FACTCHECKER

Nu de VRT naar verluidt 27 miljoen euro moet besparen, is de openbare omroep volop voorwerp van debat. In een opinie in De Standaard schrijft politicoloog Marc Hooghe (KU Leuven) op 12 augustus: ‘In landen waar de publieke omroep zwak staat, is de politieke kennis van de bevolking beperkter, is er meer politiek wantrouwen en krijgen populistische en racistische partijen meer kansen.’ Enkele dagen later trekt Kamerlid Peter De Roover (N-VA) in dezelfde krant die stelling in twijfel: ‘We leren bij Hooghe dat noordelijke Europese landen een sterke openbare zender hebben, de zuidelijke niet. Daardoor is in het zuiden de politieke kennis beperkter en het succes van populistische en racistische partijen groter, beweert hij. Is het daarom dat Vlaanderen, met die sterke openbare zender, zowat de kleinste socialistische partij van Europa heeft? Ik probeer alleen maar het beweerde concreet toe te passen natuurlijk, want ik zou dat verband zelf niet durven te suggereren.’

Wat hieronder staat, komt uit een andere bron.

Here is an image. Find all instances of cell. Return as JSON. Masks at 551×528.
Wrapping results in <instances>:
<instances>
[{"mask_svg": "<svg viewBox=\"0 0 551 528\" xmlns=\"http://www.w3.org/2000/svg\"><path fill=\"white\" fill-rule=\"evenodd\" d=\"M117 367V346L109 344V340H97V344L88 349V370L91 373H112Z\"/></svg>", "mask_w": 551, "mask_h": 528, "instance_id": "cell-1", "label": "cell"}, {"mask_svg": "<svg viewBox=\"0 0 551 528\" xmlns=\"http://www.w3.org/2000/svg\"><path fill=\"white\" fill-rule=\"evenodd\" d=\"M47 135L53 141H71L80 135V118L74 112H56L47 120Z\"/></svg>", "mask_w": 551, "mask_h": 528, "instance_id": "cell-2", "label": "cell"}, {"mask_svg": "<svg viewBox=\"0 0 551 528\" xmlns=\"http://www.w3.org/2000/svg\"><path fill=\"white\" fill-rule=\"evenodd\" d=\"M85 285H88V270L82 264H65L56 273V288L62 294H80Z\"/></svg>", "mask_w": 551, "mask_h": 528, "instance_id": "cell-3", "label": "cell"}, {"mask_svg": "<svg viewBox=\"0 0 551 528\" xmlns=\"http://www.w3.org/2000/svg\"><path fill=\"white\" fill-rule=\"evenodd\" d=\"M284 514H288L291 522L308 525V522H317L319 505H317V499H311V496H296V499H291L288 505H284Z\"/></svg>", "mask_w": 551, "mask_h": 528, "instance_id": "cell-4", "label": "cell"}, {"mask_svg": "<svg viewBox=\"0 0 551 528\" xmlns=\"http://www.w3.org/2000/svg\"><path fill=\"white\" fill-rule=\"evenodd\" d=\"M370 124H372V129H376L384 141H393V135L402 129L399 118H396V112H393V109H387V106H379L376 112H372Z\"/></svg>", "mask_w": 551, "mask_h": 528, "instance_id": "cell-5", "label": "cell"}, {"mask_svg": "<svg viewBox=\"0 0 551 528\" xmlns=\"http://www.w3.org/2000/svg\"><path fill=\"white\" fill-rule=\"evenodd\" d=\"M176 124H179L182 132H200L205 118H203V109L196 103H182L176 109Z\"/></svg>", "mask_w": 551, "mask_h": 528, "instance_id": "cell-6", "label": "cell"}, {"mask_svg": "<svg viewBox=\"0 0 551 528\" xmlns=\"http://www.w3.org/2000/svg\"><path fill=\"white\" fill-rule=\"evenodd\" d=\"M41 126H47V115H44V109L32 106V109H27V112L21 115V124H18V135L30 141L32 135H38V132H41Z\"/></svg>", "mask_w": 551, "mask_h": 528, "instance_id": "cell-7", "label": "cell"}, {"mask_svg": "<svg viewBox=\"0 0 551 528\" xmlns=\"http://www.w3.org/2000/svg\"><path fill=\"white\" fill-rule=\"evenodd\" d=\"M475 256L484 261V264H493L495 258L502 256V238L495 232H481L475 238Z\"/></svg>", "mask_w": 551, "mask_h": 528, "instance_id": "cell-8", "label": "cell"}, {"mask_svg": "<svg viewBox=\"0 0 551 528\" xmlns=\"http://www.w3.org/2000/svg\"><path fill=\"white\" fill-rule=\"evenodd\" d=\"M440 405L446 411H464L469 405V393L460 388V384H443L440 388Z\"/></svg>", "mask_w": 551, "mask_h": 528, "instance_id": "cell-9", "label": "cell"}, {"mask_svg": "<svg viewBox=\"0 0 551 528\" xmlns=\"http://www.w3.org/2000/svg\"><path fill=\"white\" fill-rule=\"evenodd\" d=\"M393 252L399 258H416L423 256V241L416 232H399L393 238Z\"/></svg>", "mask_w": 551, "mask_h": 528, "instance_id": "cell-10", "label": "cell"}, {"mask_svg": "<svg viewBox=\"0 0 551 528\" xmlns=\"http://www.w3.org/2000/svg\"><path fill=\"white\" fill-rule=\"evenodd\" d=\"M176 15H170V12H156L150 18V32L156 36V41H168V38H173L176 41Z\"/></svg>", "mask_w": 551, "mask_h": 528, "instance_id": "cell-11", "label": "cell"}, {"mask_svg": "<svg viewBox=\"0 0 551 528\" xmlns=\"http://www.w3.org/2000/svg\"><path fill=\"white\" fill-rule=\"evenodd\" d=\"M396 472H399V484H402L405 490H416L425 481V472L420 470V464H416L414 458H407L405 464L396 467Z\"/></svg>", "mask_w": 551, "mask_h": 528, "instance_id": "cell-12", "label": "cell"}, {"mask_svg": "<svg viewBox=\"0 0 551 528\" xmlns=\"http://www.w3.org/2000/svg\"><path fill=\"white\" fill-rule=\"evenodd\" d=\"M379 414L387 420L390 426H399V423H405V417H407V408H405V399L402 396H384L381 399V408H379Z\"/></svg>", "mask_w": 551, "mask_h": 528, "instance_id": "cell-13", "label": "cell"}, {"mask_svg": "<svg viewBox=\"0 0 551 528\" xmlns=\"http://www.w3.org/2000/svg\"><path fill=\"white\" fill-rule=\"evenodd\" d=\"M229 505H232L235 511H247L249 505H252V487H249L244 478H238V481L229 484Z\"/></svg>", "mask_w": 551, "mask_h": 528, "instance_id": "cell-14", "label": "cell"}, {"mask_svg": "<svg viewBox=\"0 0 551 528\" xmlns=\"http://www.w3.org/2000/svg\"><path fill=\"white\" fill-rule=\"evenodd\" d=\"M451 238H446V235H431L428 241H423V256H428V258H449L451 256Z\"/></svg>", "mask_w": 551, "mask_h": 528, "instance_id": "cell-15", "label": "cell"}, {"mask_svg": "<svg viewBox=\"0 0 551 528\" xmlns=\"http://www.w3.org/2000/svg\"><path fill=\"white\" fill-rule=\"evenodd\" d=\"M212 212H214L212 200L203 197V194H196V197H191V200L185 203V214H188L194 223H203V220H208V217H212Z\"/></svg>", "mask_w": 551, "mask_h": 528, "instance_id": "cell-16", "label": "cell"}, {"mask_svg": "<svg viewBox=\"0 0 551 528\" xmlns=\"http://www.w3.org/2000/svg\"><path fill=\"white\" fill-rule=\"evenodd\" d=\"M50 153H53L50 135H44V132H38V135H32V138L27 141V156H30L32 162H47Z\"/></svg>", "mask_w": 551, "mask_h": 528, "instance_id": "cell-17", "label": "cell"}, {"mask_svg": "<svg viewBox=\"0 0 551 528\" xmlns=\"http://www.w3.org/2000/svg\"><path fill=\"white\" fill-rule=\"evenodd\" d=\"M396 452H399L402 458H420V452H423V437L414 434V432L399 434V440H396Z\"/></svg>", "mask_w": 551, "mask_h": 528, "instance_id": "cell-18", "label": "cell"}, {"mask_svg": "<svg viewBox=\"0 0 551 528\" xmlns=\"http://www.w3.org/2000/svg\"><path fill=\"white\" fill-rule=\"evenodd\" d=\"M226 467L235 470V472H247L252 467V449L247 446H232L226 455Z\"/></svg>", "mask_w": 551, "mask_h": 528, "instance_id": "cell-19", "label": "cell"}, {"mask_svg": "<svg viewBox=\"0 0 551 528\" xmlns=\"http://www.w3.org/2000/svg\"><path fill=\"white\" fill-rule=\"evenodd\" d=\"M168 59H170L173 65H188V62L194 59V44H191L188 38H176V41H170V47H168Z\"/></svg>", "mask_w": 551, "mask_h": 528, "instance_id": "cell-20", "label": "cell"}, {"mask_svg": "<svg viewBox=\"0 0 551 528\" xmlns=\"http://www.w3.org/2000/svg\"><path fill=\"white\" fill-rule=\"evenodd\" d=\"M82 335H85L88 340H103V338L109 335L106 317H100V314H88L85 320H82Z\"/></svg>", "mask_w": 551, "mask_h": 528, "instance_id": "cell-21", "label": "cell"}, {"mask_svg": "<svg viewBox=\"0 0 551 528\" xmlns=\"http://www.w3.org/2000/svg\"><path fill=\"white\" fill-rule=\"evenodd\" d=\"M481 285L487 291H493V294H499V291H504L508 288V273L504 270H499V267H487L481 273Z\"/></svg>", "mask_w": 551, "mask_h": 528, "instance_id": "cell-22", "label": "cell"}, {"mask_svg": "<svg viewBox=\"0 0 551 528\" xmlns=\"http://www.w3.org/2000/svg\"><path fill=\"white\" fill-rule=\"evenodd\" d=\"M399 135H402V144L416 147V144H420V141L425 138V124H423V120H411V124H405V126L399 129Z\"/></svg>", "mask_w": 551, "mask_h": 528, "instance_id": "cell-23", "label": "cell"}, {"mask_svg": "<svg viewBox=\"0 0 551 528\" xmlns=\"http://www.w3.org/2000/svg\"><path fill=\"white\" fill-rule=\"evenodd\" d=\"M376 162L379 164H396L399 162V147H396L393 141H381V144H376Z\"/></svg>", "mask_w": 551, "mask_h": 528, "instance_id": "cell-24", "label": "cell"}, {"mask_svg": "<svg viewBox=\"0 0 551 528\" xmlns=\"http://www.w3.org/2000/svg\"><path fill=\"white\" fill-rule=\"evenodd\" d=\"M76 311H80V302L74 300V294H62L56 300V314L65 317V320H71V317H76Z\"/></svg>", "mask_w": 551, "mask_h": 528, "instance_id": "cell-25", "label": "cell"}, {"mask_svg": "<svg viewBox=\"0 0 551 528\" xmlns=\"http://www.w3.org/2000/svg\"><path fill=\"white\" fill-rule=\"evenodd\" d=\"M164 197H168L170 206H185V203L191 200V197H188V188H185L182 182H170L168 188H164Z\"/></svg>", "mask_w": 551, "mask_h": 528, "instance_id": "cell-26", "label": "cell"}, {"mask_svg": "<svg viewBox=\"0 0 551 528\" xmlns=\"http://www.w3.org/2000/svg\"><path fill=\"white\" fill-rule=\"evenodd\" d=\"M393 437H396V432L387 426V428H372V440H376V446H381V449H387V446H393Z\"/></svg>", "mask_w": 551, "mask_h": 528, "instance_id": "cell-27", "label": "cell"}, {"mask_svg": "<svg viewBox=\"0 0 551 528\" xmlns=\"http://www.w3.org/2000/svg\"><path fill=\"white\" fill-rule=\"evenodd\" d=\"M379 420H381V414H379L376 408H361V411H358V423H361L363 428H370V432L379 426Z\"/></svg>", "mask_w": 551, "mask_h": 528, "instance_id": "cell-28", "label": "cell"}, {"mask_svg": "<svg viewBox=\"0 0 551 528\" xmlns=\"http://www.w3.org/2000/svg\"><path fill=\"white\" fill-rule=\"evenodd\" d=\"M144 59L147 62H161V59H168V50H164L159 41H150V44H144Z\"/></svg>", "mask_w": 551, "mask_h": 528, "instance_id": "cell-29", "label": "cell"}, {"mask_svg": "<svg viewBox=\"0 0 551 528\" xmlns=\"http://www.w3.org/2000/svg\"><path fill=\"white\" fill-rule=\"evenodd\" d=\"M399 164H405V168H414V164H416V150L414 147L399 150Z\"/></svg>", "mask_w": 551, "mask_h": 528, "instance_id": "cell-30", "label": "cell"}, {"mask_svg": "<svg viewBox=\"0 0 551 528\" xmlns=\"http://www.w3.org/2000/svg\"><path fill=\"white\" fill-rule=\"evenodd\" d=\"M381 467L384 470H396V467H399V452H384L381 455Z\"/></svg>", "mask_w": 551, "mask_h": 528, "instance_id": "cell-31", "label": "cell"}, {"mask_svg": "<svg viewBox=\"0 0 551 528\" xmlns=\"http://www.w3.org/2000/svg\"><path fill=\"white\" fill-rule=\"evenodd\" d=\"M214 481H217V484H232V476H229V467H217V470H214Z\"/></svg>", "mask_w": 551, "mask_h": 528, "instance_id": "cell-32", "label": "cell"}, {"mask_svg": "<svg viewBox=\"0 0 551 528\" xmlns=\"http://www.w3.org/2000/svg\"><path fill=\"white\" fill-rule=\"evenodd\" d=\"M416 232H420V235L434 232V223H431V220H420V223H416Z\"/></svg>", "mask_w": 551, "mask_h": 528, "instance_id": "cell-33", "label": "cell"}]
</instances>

‘Hooghe heeft een wetenschappelijke vaststelling gesuggereerd die er volgens mij niet is’, verduidelijkt De Roover aan de telefoon. We beperken ons hier tot het verband tussen het marktaandeel van de openbare omroep en politieke kennis. Is dat er?

Jazeker, zegt Hooghe, verwijzend naar het Yearbook of the European Audiovisual Observatory over 2013. ‘Politieke kennis van de bevolking wordt daarin gemeten met de vragen wie de minister van Buitenlandse Zaken is, wie de secretaris-generaal van de VN, en welke de grootste partij is in het parlement. Controlerend voor het gemiddelde opleidingsniveau, blijkt de kennis in landen als Denemarken en Finland ongeveer dubbel zo groot als in Griekenland of Hongarije. Toeval of niet, in de Scandinavische landen is het marktaandeel van de publieke omroep drie tot zes keer groter.’

Het onderzoek toont geen oorzakelijk verband, maar in tegenstelling tot wat De Roover beweert (‘daardoor’), zegt Hooghe dat in zijn opiniestuk ook niet.

Een recente studie van Shanto Iyengar (Stanford) in The International Journal of Press/Politics toont aan dat kijken naar nieuws op de openbare omroep, gemeten voor individuen, de politieke kennis vergroot. Die wordt gemeten met zeven vragen, onder meer over de werking van de EU. Wie elke dag naar het nieuws op de publieke omroep kijkt, blijkt gemiddeld – berekend over 27 landen – een halve vraag meer correct te beantwoorden dan wie daar nooit naar kijkt (4,2 juiste antwoorden i.p.v. 3,7). Het effect van nieuws op de commerciële zenders is negatief en verwaarloosbaar.

‘VTM is geen typisch commerciële zender’, nuanceert politicoloog Stefaan Walgrave (UAntwerpen), die samen met Hooghe over nieuwskwaliteit publiceert. ‘Er zijn kleine verschillen, maar als je Het Journaal en Het Nieuws uitzet in een internationale nieuwsvergelijking, zitten ze vlak bij elkaar.’

Omdat tv het belangrijkste medium is waarmee mensen zich over politiek informeren, en omdat het tv-journaal ook mensen bereikt die uit zichzelf weinig politiek geïnteresseerd zijn, is de vraag relevant.

‘Onze democratie is het allermeest gebaat met een goed nieuws op VTM, en dat krijg je door een sterk VRT-journaal’, zegt Walgrave. ‘De VRT investeert er veel in, en in ons weinig gefragmenteerd landschap gaat VTM naar de marktleider toe.’

Van alle Vlamingen die om 19 uur tv kijken, stemt ongeveer 80 procent af op nieuws. Gemiddeld kijken dan bijna dubbel zoveel mensen naar VRT als naar VTM.

Conclusie:

De scepsis van Peter De Roover is onterecht, want onderzoek toont aan dat de politieke kennis van de bevolking beperkter is in landen waar de openbare omroep zwak staat. Knack beoordeelt de stelling als waar.

WAAR

Jan Jagers

‘In landen waar de publieke omroep zwak staat, is de politieke kennis van de bevolking beperkter’ Politicoloog MARC HOOGHE (KU Leuven), in De Standaard.